• [EXCERPT PROVIDED]:
◇ ◇ ◇ ◇ ◇ ◇ ◇
For Immediate Release
Contact: Mark Genovese, 518.782.9400, Ext. 353
PLATTSBURGH, June 8, 2007 – Apparently a warm handshake is the only reward that management of Champlain Valley Physicians Hospital Medical Center (CVPH) wants to give its healthcare professionals for their many years of service to the community.
In its latest contract offer on May 31, CVPH management continued to demand givebacks in the professionals’ pension plan. In response, the professionals, represented by the New York State Nurses Association (NYSNA) conducted an informational picket from 2 to 5 p.m. on Wednesday, June 13, in front of the medical center at 75 Beekman Street.
NYSNA represents 600 healthcare professionals at the facility, including registered nurses, physician assistants, pharmacists, social workers, technicians, and therapists. Their most recent contract expired on Jan. 1, 2007.
Management’s latest offer would freeze the current pension and replace it with a plan to which employees would have to contribute. NYSNA believes this is unfair because many CVPH professionals believed that the longer they remained employed at the medical center, the greater pension they would receive. This proposed change would also have a devastating economic effect on employees and their families.
◇ ◇ ◇ ◇ ◇ ◇ ◇
• [EXCERPTED RECORDS]:

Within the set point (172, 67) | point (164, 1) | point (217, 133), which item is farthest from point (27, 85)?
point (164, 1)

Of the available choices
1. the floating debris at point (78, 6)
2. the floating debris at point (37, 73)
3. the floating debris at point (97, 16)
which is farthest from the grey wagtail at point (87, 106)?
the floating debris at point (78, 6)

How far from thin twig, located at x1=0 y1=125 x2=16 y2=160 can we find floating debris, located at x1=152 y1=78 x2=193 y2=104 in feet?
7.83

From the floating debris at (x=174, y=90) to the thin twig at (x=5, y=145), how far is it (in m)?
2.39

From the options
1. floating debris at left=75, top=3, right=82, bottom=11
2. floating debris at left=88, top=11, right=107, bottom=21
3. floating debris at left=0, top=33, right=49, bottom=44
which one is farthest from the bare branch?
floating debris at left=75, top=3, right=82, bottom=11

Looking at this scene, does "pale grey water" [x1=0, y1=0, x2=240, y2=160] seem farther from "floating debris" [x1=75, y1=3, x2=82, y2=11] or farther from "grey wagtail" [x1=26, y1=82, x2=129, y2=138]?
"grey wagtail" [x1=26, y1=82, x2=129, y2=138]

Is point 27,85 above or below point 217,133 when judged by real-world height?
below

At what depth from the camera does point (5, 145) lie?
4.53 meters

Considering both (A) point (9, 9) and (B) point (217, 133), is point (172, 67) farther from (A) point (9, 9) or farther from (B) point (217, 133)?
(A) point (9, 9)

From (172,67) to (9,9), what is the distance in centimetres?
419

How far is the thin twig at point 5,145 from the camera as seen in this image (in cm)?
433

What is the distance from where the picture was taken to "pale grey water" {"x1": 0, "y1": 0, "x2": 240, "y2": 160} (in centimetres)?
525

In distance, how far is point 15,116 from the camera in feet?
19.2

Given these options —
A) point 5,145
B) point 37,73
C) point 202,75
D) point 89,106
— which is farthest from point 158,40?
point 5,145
◇ ◇ ◇ ◇ ◇ ◇ ◇
• [WHAT THE TASK ASKS]: Reproduce word for word the passage of the CVPH press release that runs from "Management’s latest offer" up to and including "and their families.".

• [ANSWER BOX]:
Management’s latest offer would freeze the current pension and replace it with a plan to which employees would have to contribute. NYSNA believes this is unfair because many CVPH professionals believed that the longer they remained employed at the medical center, the greater pension they would receive. This proposed change would also have a devastating economic effect on employees and their families.